The function you need is Sequence. Check it out in Help. Sequence @@ x0 replaces the
list of starting approximations by a sequence of arguments.

f[x0]
f[{{z[1], 1.5}, {z[2], 2.5}}]

f[Sequence @@ x0]
f[{z[1], 1.5}, {z[2], 2.5}]

Since FindRoot has the attributes HoldAll, we have to Evaluate it in the statement.

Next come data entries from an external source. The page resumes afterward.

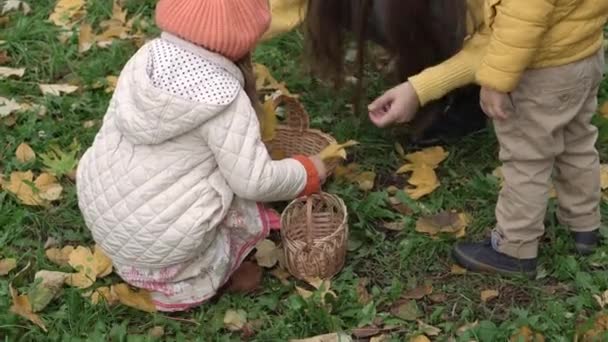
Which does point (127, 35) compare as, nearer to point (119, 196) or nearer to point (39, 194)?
A: point (39, 194)

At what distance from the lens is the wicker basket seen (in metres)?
3.12

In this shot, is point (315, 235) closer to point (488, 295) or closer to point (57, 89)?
point (488, 295)

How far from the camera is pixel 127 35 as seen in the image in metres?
3.94


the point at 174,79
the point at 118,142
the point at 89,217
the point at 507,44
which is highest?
the point at 507,44

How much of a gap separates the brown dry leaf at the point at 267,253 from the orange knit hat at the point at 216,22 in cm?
67

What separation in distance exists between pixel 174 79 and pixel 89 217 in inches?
19.3

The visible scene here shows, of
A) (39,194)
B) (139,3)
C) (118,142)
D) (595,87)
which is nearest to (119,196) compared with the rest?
(118,142)

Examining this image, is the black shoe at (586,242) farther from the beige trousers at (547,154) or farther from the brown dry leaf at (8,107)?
the brown dry leaf at (8,107)

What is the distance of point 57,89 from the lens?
11.8 ft

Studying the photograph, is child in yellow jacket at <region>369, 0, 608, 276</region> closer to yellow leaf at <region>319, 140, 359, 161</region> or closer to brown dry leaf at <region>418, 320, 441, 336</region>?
yellow leaf at <region>319, 140, 359, 161</region>

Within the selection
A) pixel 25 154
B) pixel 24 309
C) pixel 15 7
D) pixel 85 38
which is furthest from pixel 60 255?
pixel 15 7

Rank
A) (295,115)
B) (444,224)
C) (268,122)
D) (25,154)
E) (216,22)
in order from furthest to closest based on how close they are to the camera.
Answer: (25,154) → (295,115) → (268,122) → (444,224) → (216,22)

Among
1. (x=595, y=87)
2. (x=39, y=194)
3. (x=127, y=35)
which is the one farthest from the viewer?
(x=127, y=35)

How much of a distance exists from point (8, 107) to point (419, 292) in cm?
168
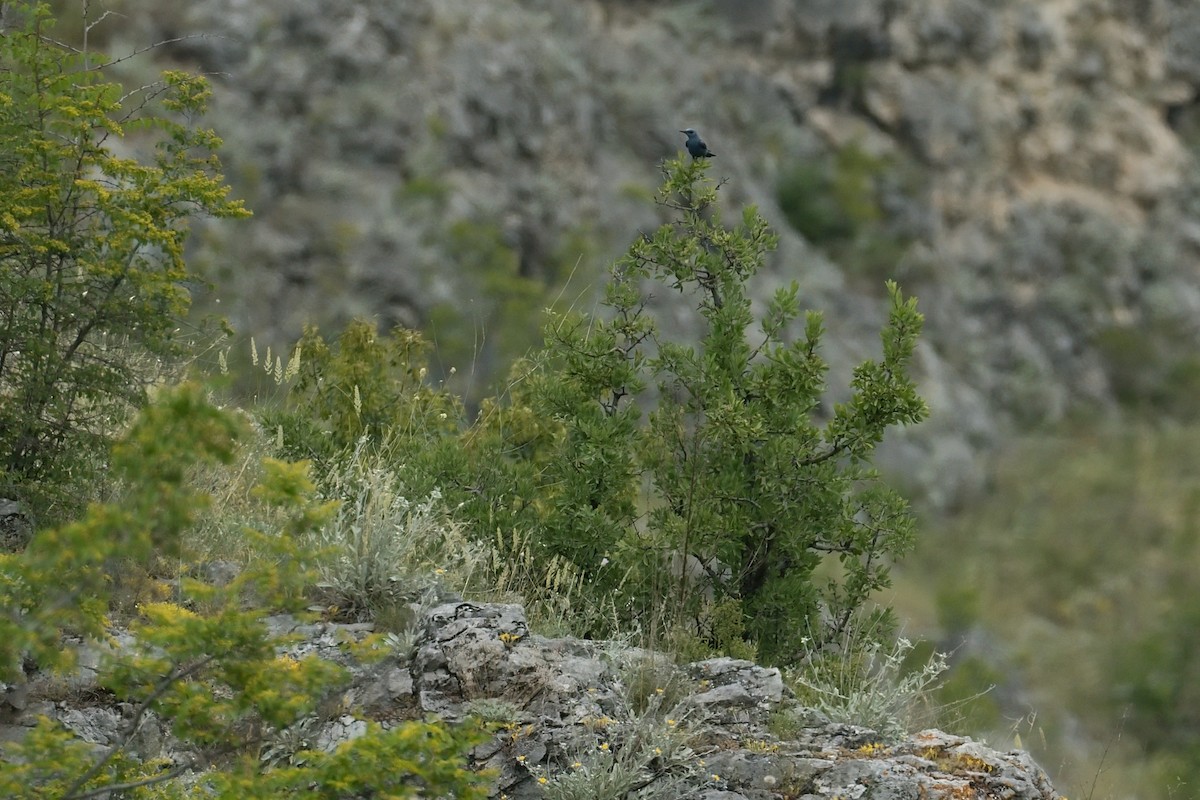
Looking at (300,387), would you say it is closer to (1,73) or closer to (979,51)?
(1,73)

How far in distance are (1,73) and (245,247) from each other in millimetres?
18706

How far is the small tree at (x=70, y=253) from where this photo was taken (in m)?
6.98

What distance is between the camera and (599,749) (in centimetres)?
592

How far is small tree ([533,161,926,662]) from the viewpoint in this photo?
7.23 m

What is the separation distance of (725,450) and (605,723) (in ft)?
6.19

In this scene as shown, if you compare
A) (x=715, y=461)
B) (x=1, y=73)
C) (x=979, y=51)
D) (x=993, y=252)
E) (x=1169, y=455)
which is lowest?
(x=1169, y=455)

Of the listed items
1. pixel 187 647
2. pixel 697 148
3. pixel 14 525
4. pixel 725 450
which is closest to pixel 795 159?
pixel 697 148

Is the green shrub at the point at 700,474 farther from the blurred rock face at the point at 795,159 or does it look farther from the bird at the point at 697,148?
the blurred rock face at the point at 795,159

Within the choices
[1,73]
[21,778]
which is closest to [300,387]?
[1,73]

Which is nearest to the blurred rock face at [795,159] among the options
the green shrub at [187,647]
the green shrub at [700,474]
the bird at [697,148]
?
the bird at [697,148]

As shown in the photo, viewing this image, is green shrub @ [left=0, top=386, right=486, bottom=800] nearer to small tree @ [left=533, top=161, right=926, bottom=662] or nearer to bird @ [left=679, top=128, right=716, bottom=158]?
small tree @ [left=533, top=161, right=926, bottom=662]

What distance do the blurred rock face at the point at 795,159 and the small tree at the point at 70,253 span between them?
56.7ft

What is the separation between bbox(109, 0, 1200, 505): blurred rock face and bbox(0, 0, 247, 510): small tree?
56.7 ft

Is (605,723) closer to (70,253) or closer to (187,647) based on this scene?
(187,647)
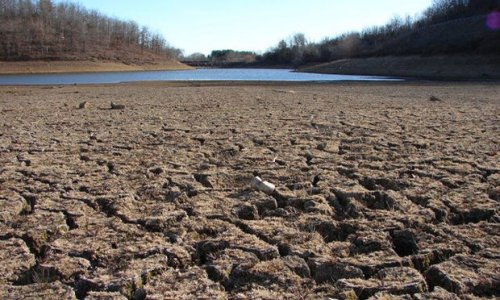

FindRoot[eq, Evaluate[Sequence @@ x0]]
Out[4]=
{z[1] -> 1.41421, z[2] -> 2.}

David Park

>
>I am fairly new to Mathematica. I have to solve numerically a large set
>of nonlinear equations. My question is: How can I set the starting
>values without having to explicitly name every variable? Here is an
>example of what I mean: Suppose I try to solve numerically the following
>two equations:
>eq = Table[z[i]\^2 == 2  i, {i, 2}]
>
>It would be nice if starting values could be set as a List. Example:
>
>x0 = Table[{z[i], i +  .5}, {i, 2}]
>
>and to solve the equations with the following statement:
>
>FindRoot[eq,x0]
>
>Unfortunetly, it does not work. Mathematica does not seem to accept
>starting values as lists. The problem appears to be the outer {}. In
>place of x0 above, Mathematica looks for something like
>{z[1],1.5},{z[2],2.5}, while x0={ {z[1],1.5},{z[2],2.5} }. There is an
>extra set of {}.
>
>I have found a solution by using a chain of  FullForm[], ToString[],
>StringDrop[] and ToExpression[]. Here is my solution:
>
>ToExpression[ToString[FindRoot] <> "[" <> ToString[FullForm[eq]] <> ","
><>
>    StringDrop[StringDrop[ToString[x0], 1], -1] <> "]"]
>
>Althought this works OK, it is nevertheless a very roundabout way of
>doing a simple thing. Anyone knows a more elegant way of doing this?
>
>
>
>
>Benoit Carmichael
>Professeur
>Departement d'economique
>Pavillon J.-A. de Seve
>Cite Universitaire
>Ste-Foy (Quebec)